To illustrate, we can take the example of canines and chocolate. Humans are not genetically or physiologically different from dogs — our genetic compositions are roughly 84% the same; yet, we’re different enough that something we find to be a delightful dessert, like a Hershey’s bar, can be lethal for man’s best friend. That’s because dog livers are poor at breaking down a couple of chemicals found in chocolate (caffeine and theobromine). So, it doesn’t take much for toxic levels to build up in a dog’s bloodstream.

When you turn the tables on this concept, what happens is that humans can get put into dangerous situations during clinical testing; sometimes, they even die. One of the most famous examples is a clinical study conducted for an antibody called TGN1412 that preclinically demonstrated its therapeutic potential in autoimmune diseases, such as rheumatoid arthritis. In 2006, when researchers from TeGenero tested this antibody in six human volunteers, they had to immediately withdraw it from phase 1 clinical trials when six human volunteers faced life-threatening conditions involving multiorgan failure and were later moved to the intensive care unit.
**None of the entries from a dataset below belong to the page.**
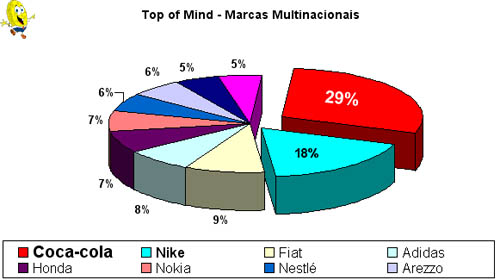 Top of Mind - Marcas Multinacionais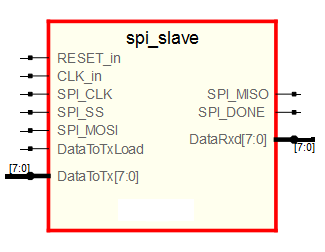 SPI Communications – Slave Core VHDL | Daniel Álvarez's Blog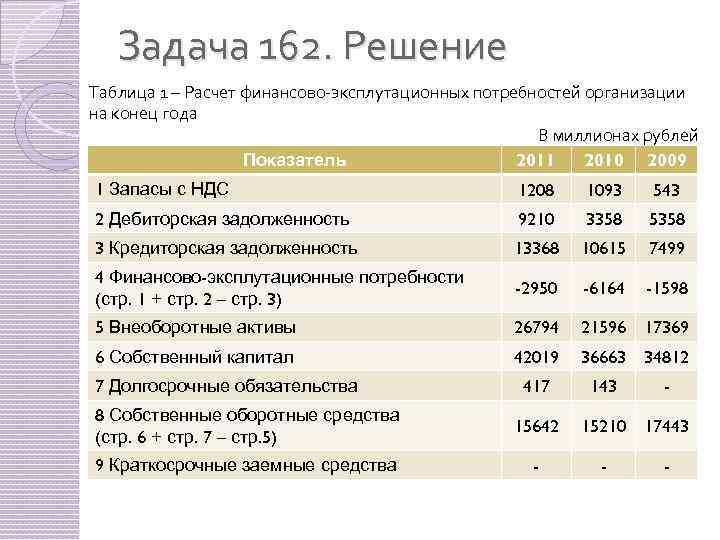 Задача 162. Решение Таблица 1 – Расчет финансово-эксплутационных потребностей организации на конец года В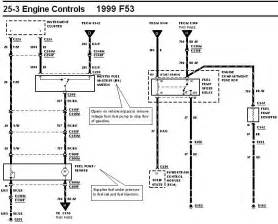 fuel wiring ford f53 1999 irv2 forums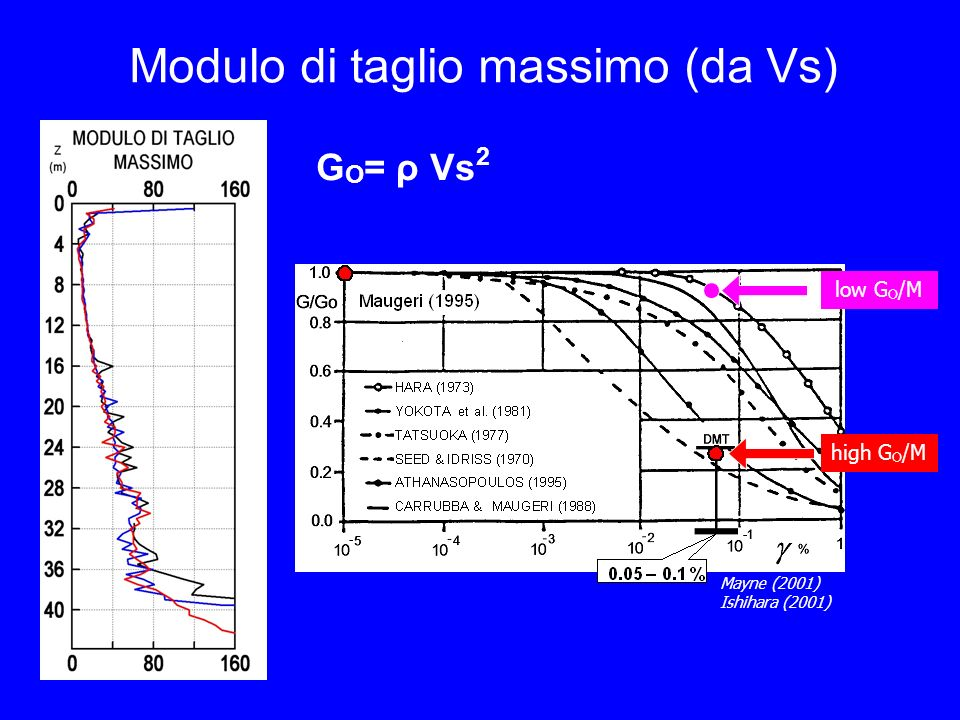 Modulo di taglio massimo (da Vs) G O = ρ Vs 2 Mayne (2001) Ishihara (2001) low G O /M high G O /M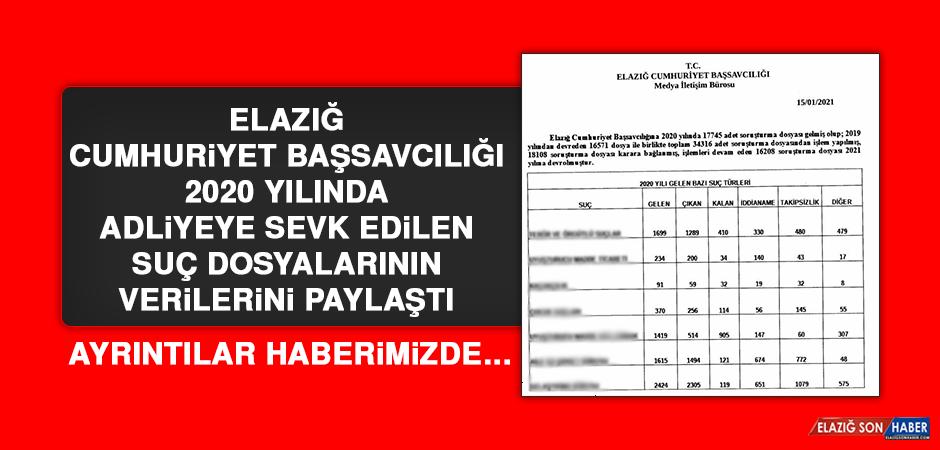 Elazığ'da 2020 Yılı Suç Dosyasında ilk sırada hangi suç yer aldı?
In the case of TGN1412, at least part of the problem was that the drug’s target — a protein on specific immune cells — differs slightly between the monkey and human versions. The drug binds more strongly to the human immune cells and triggers a rapid release of massive amounts of chemicals involved in inflammation. Specific immune cells in mice lacked a receptor present in humans that strongly binds TGN1412, causing over-activation of the cells and the failure to predict a lethal ‘cytokine storm,’ where the immune system goes haywire, in humans.

The deadly outcome from the TGN1412 clinical study is not just a one-off event. In another clinical trial, an antiviral for Hepatitis B called Fialuridine showed adverse reactions in phase 2 clinical trials leading to the death of five human volunteers due to severe hepatic toxicity and lactic acidosis. Before being introduced into humans, Fialuridine was tested on different animals, including mice, rats, dogs, monkeys, and woodchucks. These studies demonstrated that doses hundreds of times higher than those administered to humans did not induce any toxic reactions. But none of the preclinical toxicity studies on laboratory animals could predict the toxic outcomes observed in phase II studies.

Fialuridine is toxic in humans because of a specific protein located on our mitochondria, the cell’s energy-generating structures. This protein transports the drug into the mitochondria, and once the drug is taken up, it poisons this essential cell component. This turns off the energy supply to our livers, where the drug is absorbed. Even though this protein is also present in mice, it does not send the medication into mitochondria because of only three differences in the DNA of mice. This trio of DNA mutations changes the gene encoding the protein just enough to keep it away from the cell’s mitochondria so the protein cannot transfer the drug into it.